**Directions:** Copy the lines of the listing starting at the line containing "What is the distance dividing" and ending at the line containing "closest to (249,113)", substituting "separation" for each "distance" and keeping everything else unchanged.

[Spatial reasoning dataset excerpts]
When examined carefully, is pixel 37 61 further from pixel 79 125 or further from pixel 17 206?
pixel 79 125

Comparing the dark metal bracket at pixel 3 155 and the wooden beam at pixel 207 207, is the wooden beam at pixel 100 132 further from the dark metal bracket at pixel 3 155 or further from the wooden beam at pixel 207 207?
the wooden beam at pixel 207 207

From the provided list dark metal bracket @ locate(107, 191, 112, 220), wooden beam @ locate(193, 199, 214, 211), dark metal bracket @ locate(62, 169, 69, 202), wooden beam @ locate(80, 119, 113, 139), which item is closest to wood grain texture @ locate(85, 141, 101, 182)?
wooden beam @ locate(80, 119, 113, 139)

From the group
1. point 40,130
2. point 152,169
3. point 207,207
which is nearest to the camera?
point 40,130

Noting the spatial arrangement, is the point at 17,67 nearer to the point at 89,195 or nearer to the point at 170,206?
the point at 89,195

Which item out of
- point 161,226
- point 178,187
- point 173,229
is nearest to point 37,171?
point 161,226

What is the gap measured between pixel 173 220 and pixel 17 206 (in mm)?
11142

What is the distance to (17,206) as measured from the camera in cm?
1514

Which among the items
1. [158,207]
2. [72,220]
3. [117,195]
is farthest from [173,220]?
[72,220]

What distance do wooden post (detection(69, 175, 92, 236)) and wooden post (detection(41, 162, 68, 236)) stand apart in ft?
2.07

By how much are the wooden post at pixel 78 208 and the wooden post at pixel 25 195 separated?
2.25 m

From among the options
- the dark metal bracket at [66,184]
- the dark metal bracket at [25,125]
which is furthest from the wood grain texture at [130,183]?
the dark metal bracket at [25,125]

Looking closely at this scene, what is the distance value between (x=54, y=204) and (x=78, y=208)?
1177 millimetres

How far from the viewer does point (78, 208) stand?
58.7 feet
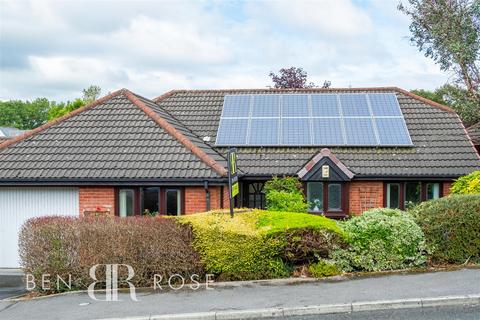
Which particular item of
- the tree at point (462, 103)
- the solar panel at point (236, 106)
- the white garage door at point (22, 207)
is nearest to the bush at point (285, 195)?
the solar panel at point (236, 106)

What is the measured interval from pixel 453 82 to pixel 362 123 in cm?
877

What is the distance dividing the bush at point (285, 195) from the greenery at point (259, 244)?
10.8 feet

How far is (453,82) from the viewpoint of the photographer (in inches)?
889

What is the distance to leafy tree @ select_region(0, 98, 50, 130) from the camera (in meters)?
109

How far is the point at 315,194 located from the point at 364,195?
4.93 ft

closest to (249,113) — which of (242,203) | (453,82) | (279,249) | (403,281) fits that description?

* * *

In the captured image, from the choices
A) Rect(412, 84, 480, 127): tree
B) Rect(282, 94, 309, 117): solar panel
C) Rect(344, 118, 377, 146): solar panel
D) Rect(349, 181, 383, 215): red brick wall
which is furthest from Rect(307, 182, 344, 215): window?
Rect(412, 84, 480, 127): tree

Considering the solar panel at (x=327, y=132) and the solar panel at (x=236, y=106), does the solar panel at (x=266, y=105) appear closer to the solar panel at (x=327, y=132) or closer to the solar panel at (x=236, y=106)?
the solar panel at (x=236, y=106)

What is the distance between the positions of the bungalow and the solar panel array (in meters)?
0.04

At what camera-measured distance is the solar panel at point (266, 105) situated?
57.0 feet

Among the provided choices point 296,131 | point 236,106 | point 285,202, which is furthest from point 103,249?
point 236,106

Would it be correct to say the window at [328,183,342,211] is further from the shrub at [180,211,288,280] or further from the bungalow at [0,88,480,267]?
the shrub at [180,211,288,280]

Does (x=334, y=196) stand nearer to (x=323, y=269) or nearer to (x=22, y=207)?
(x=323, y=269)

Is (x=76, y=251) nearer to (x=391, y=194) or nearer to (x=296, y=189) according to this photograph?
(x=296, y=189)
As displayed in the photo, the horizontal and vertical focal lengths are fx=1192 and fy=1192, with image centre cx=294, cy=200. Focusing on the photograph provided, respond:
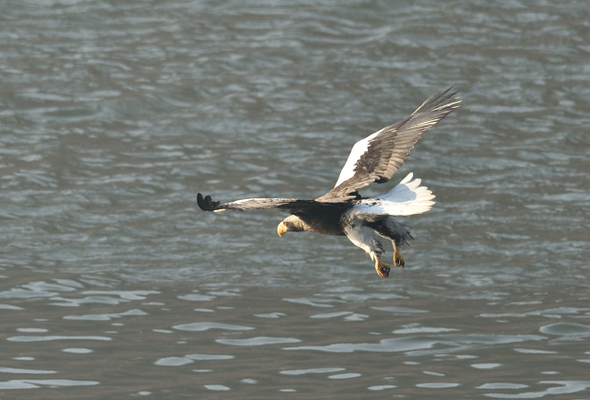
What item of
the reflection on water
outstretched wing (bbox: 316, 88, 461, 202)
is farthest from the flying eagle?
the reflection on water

---

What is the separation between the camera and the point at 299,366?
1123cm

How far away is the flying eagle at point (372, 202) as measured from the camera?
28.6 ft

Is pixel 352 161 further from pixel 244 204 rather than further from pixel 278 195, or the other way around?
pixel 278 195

**Result:**
What is the separation dividing the bush at point (285, 195) from the greenery at point (259, 244)?
10.8 feet

How far is (453,82) from the viewpoint of the photographer (in inches)?
889

What is the separation to leafy tree @ select_region(0, 98, 50, 130) from the camera (in meters)?
109

How far is the point at 315,194 located from the point at 364,195?
4.93 ft

closest to (249,113) — which of (242,203) | (453,82) | (279,249) | (403,281) fits that description?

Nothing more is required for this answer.